▶ [SUPPLIED DATA]
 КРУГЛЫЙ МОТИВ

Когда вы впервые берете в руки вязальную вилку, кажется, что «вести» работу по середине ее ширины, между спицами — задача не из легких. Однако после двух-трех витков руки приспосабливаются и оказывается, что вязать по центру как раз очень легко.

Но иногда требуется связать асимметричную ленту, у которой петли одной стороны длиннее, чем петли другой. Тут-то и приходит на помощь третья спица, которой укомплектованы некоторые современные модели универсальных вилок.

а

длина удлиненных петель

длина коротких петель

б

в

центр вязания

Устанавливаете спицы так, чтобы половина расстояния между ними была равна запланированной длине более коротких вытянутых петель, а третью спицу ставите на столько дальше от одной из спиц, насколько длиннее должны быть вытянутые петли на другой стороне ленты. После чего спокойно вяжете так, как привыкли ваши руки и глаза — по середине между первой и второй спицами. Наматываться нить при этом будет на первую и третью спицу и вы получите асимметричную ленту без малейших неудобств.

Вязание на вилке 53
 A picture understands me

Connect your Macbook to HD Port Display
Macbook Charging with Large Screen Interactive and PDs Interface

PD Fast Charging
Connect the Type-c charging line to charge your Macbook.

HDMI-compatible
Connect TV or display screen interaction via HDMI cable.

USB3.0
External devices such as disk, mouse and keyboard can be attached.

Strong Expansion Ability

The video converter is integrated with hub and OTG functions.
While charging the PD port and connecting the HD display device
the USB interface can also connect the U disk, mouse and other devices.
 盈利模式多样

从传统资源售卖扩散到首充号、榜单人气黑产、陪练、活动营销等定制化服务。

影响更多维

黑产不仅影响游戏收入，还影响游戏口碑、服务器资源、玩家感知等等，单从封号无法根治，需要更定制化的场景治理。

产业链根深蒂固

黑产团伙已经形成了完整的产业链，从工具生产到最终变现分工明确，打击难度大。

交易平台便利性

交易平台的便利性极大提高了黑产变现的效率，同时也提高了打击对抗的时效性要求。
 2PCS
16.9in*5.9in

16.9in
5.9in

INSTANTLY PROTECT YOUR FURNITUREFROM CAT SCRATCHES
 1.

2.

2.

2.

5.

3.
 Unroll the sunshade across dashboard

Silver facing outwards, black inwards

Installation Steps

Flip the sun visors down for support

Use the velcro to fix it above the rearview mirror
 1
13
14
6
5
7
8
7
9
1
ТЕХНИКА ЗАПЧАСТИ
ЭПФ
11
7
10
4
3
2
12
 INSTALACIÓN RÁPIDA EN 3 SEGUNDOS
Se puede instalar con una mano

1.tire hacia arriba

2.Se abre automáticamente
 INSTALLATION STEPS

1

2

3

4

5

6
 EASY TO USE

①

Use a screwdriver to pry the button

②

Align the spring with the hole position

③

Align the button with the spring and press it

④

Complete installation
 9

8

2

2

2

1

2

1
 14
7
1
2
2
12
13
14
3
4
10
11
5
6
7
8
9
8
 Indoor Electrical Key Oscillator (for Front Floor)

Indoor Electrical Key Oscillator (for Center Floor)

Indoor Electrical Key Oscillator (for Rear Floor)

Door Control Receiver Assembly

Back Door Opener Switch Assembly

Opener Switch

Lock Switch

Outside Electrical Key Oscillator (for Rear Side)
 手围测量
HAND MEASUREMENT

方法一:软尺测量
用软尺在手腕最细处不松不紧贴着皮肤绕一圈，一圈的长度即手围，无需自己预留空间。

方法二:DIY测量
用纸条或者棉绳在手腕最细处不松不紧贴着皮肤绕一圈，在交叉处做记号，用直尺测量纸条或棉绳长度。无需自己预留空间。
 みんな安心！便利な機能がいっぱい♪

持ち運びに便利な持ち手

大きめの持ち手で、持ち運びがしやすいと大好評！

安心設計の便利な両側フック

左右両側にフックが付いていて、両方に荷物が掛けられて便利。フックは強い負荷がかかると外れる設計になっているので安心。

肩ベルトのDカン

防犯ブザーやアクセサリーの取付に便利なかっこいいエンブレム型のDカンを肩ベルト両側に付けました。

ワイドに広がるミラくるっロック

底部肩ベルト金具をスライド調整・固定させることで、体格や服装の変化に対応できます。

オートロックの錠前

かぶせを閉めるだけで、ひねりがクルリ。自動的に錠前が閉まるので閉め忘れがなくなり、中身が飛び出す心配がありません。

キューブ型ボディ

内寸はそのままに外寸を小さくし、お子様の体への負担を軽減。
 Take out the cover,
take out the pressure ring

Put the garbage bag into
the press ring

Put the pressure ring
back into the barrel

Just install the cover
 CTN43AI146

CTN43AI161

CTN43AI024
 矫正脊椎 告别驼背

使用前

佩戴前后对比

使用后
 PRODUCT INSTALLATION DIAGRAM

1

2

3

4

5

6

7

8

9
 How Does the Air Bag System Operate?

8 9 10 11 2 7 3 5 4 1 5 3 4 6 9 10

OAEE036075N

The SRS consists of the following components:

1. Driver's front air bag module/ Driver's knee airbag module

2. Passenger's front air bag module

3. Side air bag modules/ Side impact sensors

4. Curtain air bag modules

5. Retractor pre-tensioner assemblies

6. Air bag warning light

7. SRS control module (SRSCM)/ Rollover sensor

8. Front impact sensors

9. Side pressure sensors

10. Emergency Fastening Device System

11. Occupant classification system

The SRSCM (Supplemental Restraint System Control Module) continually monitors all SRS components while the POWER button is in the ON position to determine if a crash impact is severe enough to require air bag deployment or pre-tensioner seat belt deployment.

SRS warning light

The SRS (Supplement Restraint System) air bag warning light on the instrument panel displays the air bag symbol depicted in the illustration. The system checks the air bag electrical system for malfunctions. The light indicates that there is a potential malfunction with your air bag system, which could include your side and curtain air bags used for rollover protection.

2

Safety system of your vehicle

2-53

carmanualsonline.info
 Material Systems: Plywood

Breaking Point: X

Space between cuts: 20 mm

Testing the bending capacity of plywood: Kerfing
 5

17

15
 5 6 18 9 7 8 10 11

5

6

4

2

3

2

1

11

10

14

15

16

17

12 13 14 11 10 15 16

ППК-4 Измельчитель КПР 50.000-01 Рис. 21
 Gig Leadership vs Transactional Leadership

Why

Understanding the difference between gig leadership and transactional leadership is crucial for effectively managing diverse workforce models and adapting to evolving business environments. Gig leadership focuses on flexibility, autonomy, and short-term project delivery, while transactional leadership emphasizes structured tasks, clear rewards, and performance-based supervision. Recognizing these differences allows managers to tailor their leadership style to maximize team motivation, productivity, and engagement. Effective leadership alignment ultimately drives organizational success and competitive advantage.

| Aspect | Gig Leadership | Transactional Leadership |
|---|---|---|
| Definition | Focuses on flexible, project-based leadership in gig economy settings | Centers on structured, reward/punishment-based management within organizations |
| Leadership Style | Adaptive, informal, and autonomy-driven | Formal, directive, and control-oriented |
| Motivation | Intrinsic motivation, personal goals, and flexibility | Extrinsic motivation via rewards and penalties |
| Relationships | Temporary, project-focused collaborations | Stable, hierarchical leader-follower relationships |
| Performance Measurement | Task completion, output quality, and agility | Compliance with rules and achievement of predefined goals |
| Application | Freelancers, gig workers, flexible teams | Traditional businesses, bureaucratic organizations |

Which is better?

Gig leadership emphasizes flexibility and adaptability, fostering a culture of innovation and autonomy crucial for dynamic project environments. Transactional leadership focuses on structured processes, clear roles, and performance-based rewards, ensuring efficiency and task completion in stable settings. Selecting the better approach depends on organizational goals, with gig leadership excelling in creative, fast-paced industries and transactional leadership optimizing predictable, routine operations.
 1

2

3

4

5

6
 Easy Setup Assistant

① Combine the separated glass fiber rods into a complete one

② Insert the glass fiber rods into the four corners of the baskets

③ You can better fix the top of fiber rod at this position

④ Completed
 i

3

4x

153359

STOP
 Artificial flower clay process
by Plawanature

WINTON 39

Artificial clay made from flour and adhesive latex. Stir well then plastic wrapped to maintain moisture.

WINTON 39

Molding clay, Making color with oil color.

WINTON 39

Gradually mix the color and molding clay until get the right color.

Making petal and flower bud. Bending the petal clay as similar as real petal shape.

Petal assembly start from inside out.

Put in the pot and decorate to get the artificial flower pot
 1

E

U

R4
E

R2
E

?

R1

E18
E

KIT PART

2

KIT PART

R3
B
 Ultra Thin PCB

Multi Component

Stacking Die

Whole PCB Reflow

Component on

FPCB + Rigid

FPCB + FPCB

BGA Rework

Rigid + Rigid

▶ [DIRECTIONS] The answer must be the line containing "③ You can better" and every line after it through the end of the records, repeated exactly.

▶ [PROBLEM SOLUTION]
③ You can better fix the top of fiber rod at this position

④ Completed
 i

3

4x

153359

STOP
 Artificial flower clay process
by Plawanature

WINTON 39

Artificial clay made from flour and adhesive latex. Stir well then plastic wrapped to maintain moisture.

WINTON 39

Molding clay, Making color with oil color.

WINTON 39

Gradually mix the color and molding clay until get the right color.

Making petal and flower bud. Bending the petal clay as similar as real petal shape.

Petal assembly start from inside out.

Put in the pot and decorate to get the artificial flower pot
 1

E

U

R4
E

R2
E

?

R1

E18
E

KIT PART

2

KIT PART

R3
B
 Ultra Thin PCB

Multi Component

Stacking Die

Whole PCB Reflow

Component on

FPCB + Rigid

FPCB + FPCB

BGA Rework

Rigid + Rigid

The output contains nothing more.